Print the listing below word for word, starting at the line containing "Is the white" and ending with the last line of the listing.

## Start ENTRIES SHOWN

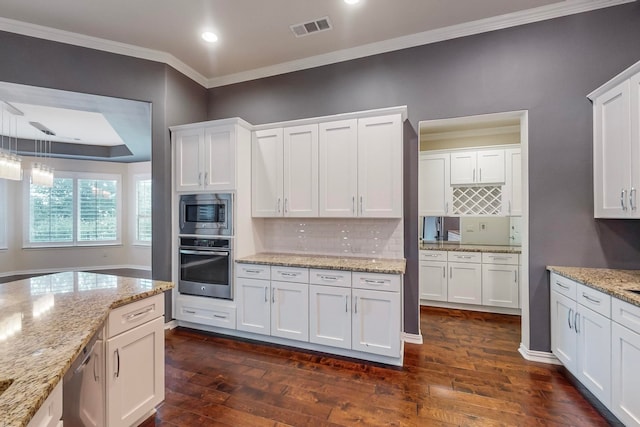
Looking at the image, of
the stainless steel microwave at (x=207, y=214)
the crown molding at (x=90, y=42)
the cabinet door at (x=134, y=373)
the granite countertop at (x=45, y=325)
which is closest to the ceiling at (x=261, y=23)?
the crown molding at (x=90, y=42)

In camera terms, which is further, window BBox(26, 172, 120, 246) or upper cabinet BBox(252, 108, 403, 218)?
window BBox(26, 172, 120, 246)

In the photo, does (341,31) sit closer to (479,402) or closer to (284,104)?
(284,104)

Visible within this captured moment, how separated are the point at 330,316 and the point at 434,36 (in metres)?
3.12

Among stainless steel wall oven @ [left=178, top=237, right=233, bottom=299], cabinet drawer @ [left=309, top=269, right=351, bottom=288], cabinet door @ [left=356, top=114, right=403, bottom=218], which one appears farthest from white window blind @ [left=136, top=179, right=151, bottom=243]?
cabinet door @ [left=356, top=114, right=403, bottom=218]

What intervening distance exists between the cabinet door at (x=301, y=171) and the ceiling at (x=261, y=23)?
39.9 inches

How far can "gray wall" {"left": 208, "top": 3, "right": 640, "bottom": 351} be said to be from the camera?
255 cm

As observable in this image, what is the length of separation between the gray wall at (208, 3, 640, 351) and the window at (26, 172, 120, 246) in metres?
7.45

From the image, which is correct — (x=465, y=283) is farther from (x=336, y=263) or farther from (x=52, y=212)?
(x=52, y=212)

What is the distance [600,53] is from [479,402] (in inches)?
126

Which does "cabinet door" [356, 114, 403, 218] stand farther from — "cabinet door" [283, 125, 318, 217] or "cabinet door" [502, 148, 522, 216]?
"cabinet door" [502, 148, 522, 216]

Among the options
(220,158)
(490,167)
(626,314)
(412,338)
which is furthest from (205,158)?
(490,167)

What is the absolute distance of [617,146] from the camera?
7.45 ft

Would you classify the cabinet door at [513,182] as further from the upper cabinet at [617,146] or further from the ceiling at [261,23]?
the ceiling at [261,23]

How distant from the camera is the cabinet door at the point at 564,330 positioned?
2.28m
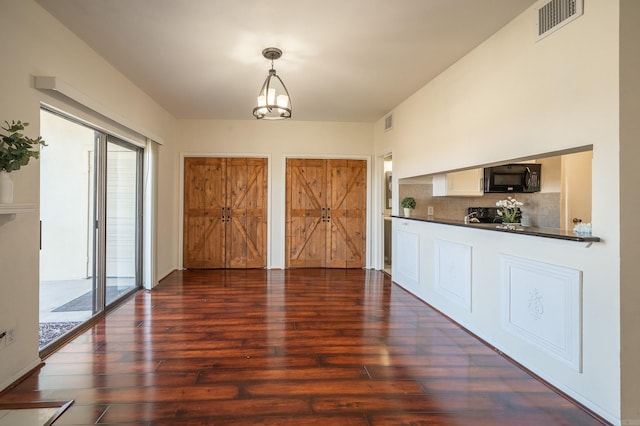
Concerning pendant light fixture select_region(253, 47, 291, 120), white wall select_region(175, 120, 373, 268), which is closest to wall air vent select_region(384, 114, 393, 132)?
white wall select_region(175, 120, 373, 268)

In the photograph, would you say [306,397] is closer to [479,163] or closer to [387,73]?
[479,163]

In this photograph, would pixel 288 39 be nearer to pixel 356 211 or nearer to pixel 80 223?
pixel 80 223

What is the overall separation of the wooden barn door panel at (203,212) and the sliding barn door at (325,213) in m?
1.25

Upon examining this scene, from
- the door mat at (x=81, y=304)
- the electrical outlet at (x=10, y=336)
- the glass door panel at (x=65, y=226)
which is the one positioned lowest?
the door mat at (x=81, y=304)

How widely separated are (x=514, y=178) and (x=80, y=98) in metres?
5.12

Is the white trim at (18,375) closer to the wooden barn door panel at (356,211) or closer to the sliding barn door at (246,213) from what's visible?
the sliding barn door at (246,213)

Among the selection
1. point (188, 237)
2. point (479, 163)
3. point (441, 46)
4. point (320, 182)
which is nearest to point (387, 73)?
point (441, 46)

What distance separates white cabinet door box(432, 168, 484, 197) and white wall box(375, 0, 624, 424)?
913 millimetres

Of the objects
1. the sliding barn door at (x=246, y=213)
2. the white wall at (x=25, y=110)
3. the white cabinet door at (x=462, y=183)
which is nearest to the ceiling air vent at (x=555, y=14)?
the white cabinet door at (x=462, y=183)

## End ENTRIES SHOWN

**SOLUTION BELOW:**
Is the white trim at (18,375) closer to the wooden barn door panel at (356,211) or closer to the sliding barn door at (246,213) from what's visible?
the sliding barn door at (246,213)

Among the selection
1. point (188, 237)
2. point (479, 163)
3. point (441, 46)
4. point (320, 182)
which is nearest to point (387, 73)?
point (441, 46)

What distance separates white cabinet door box(432, 168, 484, 197) and white wall box(375, 0, 624, 424)?
913 millimetres

Of the objects
1. the sliding barn door at (x=246, y=213)
2. the white wall at (x=25, y=110)
3. the white cabinet door at (x=462, y=183)
which is nearest to the ceiling air vent at (x=555, y=14)?
the white cabinet door at (x=462, y=183)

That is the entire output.